Many business owners struggle to make the move from doing things themselves to delegating work to their staff, and they get little guidance on how to do it. It’s a difficult transition and there are often a few problems along the way.
Whether you’re learning to be a better director yourself, or helping a recently promoted employee deal with a new role, these guidelines can help smooth the transition:
1. Be Aware of Your Strengths and Weaknesses
When hiring people to support you, make sure they have strengths that will fill gaps, and don’t have weaknesses that you can’t compensate for. One of your biggest challenges as a director will be avoiding immersing yourself in old, safe activities, and employing weak staff will only reinforce the habit! These activities are no longer your responsibility – you have a new role to fill.
2. Hire Good People
The key to being a successful director is having good people to direct. Hire people with strengths you need for the business to move ahead. If you ‘inherit’ staff, spend time examining their skills, and provide additional training to fill in critical gaps.
A common problem for new directors is ‘protective hiring’: not being willing to risk hiring a ‘hot shot’ who might show you up. This is dangerous – if your employees don’t look good, you don’t look good. Always hire the best people; there is no such thing as an overqualified candidate, if they really want the position.
3. Delegate!
Effective delegation is critical to being a successful director. It frees up your time to do the things you should be doing and allows your company and your employees to grow.
Delegating is difficult for two reasons: you’re afraid either that the job won’t be done as quickly as you could do it, or the job won’t be done as well as you could do it. You’re right on both counts! But if you don’t allow your staff the opportunity, they will never develop the skills to be effective, and you’ll continue to spend your time in activities that keep you – and your company – stagnant.
4. Trust Your Staff
Trust is critical when you’re pulling people together to do a job, and it goes beyond ‘lip service’. Telling your employees that you trust them and demonstrating that you do are two different things. Trust means that you give employees responsibility and the accountability that goes with it, and that you allow – even expect – them to make mistakes.
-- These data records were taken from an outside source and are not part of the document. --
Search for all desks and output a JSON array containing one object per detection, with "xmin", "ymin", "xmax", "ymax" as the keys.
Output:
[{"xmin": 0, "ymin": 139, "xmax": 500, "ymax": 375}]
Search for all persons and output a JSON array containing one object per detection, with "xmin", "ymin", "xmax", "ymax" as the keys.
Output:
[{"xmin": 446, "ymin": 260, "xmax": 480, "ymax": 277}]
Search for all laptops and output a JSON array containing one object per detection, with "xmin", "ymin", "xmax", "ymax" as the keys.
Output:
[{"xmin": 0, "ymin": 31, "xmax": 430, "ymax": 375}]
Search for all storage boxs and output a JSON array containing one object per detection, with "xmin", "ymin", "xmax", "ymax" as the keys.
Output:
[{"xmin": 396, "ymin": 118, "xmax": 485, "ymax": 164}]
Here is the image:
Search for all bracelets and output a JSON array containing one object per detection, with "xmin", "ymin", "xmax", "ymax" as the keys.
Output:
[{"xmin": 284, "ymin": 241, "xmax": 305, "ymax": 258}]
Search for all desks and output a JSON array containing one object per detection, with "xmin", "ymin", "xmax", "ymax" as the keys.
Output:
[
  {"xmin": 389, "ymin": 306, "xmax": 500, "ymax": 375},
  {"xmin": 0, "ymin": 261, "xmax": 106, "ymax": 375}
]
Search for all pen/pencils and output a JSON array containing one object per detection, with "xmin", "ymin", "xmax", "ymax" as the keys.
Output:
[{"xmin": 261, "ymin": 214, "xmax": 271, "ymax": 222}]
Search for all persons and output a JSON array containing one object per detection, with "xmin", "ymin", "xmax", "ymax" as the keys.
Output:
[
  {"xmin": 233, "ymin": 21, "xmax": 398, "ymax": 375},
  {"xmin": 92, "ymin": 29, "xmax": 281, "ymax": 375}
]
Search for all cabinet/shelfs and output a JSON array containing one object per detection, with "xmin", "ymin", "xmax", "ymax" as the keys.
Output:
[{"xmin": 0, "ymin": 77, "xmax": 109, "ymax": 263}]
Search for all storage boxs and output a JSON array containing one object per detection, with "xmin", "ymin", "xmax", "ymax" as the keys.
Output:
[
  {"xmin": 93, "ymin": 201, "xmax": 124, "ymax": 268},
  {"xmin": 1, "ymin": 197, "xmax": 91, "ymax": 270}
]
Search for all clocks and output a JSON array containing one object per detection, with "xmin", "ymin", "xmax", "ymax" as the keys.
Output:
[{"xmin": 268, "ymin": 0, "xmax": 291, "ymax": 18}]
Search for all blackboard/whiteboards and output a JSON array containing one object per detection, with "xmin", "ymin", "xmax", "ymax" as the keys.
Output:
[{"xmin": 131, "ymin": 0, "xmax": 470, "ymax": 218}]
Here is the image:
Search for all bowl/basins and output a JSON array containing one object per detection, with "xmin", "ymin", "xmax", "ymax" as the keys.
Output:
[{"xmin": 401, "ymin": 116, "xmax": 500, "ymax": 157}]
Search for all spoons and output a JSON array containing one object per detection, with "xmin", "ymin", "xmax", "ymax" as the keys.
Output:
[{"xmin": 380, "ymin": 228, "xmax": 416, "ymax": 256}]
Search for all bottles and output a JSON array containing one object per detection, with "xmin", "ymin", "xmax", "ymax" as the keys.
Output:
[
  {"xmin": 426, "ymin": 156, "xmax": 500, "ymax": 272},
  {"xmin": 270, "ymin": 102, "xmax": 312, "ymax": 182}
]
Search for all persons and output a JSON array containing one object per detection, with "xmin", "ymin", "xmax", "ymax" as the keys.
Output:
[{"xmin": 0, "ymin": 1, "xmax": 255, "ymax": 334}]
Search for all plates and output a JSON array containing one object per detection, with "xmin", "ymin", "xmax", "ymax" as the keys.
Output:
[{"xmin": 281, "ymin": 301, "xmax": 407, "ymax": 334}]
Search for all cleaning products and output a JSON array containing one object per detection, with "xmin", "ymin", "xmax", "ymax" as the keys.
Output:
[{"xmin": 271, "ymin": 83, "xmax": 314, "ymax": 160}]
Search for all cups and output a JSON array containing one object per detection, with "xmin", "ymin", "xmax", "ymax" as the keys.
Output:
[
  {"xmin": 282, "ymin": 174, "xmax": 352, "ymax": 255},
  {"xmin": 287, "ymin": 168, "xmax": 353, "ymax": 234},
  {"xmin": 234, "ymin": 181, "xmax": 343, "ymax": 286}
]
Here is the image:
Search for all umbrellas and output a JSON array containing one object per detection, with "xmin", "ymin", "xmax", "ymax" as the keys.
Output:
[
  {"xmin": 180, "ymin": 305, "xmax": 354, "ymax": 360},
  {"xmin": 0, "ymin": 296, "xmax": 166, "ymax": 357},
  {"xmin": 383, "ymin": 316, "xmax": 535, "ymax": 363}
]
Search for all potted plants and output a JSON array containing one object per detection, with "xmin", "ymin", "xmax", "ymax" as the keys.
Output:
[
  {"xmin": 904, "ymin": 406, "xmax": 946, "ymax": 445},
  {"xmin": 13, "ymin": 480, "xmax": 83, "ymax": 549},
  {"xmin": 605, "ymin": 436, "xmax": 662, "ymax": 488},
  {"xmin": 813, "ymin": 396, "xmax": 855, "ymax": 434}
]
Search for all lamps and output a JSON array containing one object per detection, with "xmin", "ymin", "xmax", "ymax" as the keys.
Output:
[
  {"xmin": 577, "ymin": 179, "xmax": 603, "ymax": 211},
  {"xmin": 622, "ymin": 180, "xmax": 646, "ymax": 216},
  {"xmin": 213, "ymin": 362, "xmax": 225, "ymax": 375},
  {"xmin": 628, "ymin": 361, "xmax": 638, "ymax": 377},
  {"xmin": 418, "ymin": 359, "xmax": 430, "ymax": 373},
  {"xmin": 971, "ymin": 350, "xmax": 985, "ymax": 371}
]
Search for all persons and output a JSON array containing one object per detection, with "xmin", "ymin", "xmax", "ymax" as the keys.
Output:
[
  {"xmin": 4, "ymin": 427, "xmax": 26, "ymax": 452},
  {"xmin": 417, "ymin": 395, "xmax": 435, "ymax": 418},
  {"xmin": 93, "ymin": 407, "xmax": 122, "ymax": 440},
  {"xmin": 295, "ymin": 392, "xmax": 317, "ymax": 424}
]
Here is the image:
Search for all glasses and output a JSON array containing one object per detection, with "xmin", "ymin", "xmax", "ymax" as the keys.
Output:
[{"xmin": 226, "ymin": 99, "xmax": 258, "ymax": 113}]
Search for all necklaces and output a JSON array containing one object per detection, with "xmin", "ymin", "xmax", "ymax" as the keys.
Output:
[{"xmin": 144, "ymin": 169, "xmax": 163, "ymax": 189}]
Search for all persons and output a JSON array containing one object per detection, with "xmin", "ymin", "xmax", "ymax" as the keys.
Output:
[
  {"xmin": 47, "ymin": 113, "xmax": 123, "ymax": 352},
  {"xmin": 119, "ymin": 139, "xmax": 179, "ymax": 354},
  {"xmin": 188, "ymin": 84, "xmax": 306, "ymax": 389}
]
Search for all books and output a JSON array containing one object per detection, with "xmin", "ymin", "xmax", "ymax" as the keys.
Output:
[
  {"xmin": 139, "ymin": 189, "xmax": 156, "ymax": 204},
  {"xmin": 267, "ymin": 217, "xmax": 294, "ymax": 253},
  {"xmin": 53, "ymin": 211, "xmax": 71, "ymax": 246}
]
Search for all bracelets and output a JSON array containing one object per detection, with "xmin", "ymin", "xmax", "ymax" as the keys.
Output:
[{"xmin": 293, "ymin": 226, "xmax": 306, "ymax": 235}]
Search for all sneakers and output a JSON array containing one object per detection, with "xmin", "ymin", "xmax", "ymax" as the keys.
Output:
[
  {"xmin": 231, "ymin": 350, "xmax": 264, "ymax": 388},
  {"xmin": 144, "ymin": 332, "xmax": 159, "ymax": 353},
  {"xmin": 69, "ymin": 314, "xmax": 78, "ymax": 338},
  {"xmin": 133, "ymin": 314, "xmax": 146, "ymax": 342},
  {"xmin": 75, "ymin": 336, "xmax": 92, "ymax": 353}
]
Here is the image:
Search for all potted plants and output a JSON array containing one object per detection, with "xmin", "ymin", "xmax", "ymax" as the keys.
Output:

Trust is crucial to your development as a business owner. If you won’t trust someone to do a job right, you won’t delegate. If you don’t delegate, you can’t direct. It’s as simple as that. And it’s your mental block, not the fault of your staff, if you cannot bring yourself to trust them. You need to understand that the vast majority of people care enormously about doing good work; your job is to give them the support, and space, they need to do it.
5. Stay Out of the Detail
It’s your staff’s job to worry about the detail of getting a job done, devise ways of monitoring day-to-day activities and deal with crises along the way. As director, you must be ‘big picture’, concerning yourself not so much with day-to-day operations, but with where the company is going and where the next big opportunities are coming from.
Ensure your employees understand the big picture: they’ll have the information they need to stay on track and you’ll find it easier to direct their efforts without getting ‘stuck in’.